Another study which may have drawn favor from the abortion industry and its NCI supporters was a case-control record-linkage study authored by M. J. Goldacre et al. and published in the Journal of Epidemiology and Community Health last year.  Known as the Oxford study, this group used hospital medical records which had recorded information about its subjects.  There was a significant difficulty with the database, however.  It contained 28,616 breast cancer cases, but only 300 recorded abortions in the hospital.  That represents 1% of the cases.  Since most abortions performed in Great Britain have taken place in clinics, not hospitals, and since the abortion rate in that country has been approximately 2.5% of women of childbearing age each year, most of the abortions in the database were not recorded and many women were improperly classified as not having had abortions.

Included among this study's authors, was D. Yeates who in a 1982 study by Vessi et al. participated in an effort at Oxford to debunk the first American study to report a link between abortion and breast cancer.
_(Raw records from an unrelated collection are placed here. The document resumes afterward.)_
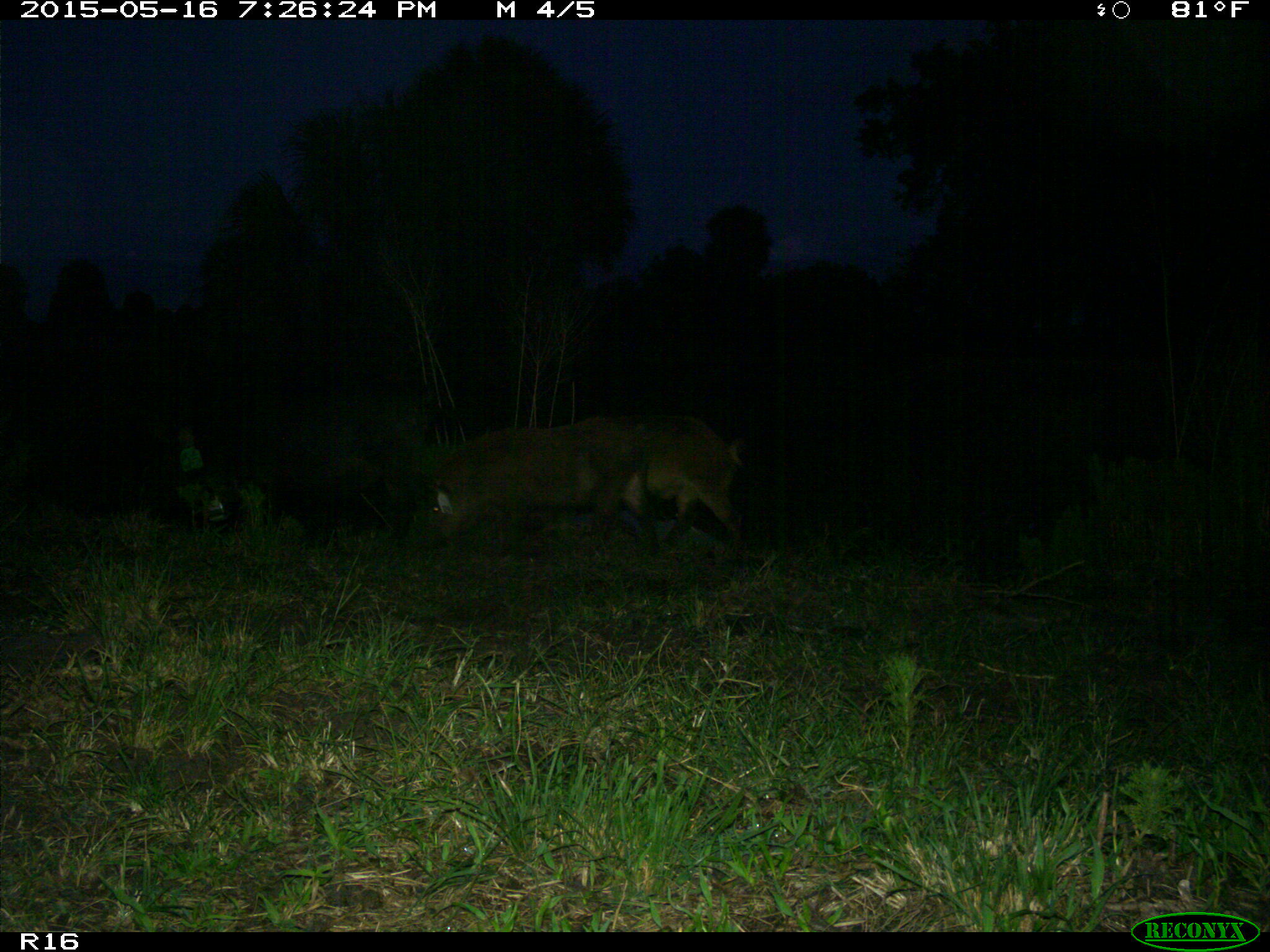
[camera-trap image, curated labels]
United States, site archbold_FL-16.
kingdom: Animalia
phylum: Chordata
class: Mammalia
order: Artiodactyla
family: Suidae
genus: Sus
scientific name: Sus scrofa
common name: wild boar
Published in 1981 by the respected M.C. Pike and colleagues, the American study found a 140% elevated risk among women procuring an abortion before first full term pregnancy.  Vessi et al. responded with a study showing a 16% decreased risk for women having an abortion before term pregnancy and claimed that "The results are entirely reassuring" for women.  Upon closer examination, however, it is revealed by the study's authors that "Only a handful of women stated they had a termination before their first term pregnancy...."  For this reason, according to Dr. Brind, "...This study is not 'entirely reassuring' with regard to the question of induced abortion in breast cancer; the study is entirely irrelevant, but they put it up as a reassuring study, to reassure the world that this finding, that abortion may be dangerous, really isn't true."

An Amazing Acknowledgment

Kim Gandy, president of the National Organization for Women, acknowledged the importance of an early first full term pregnancy on a woman's breast cancer risk.  She said, "We know that early pregnancy has a protective effect against breast cancer and this will need to be factored into future studies that compare women's risks."

When asked about Gandy's comment, Karen Malec of the Coalition on Abortion/Breast Cancer said, "If NOW recognizes the importance of early first full term pregnancy, then the logical question is: Will this organization, which claims to be 'for' women, stop promoting the postponement of childbirth among childless women through its advocacy of what it has euphemistically labeled 'reproductive rights?'"

Lancet Oncology Article Attempts to Discredit British Study

Late last year, a British study by a group of independent statisticians, the Pension and Population Research Institute, published a study which reported that the incidence of breast cancer would double by 2023 due to induced abortion.  In an attempt to discredit the study, author Tim Davidson advanced recall bias theory as a difficulty with the research and claimed there was 'no consistent and conclusive' proof of an association.  He concluded, however, that "...more work is needed in specific areas where a stronger association might exist, such as in late second-trimester abortions, in very young patients, and in families with a genetic predisposition...."

The data concerning the abortion/breast cancer link is persuading to some, but not to others.  Yet it seems apparent no attempts are being made by organized medicine to let women in these groups know that this is an area of concern for scientists.

"It's intriguing that Women's E News and NOW want to even talk about the abortion-breast cancer link," said Malec.  "The abortion industry would prefer that this issue never came up and has been, for the most part, tightlipped about the research since the first study was published in 1957. It is only in recent years that the subject has been raised in the public forum and, when it has, the industry reacted like a possessed person who just had holy water sprinkled on himself.  Now that the public is beginning to learn the truth, the industry wants to respond like Joe Camel by asserting that there is 'no proof' of a link."

Malec added, "Women should have been told in 1973 when Roe v. Wade legalized abortion that two studies were on record as showing a positive link between abortion and breast cancer."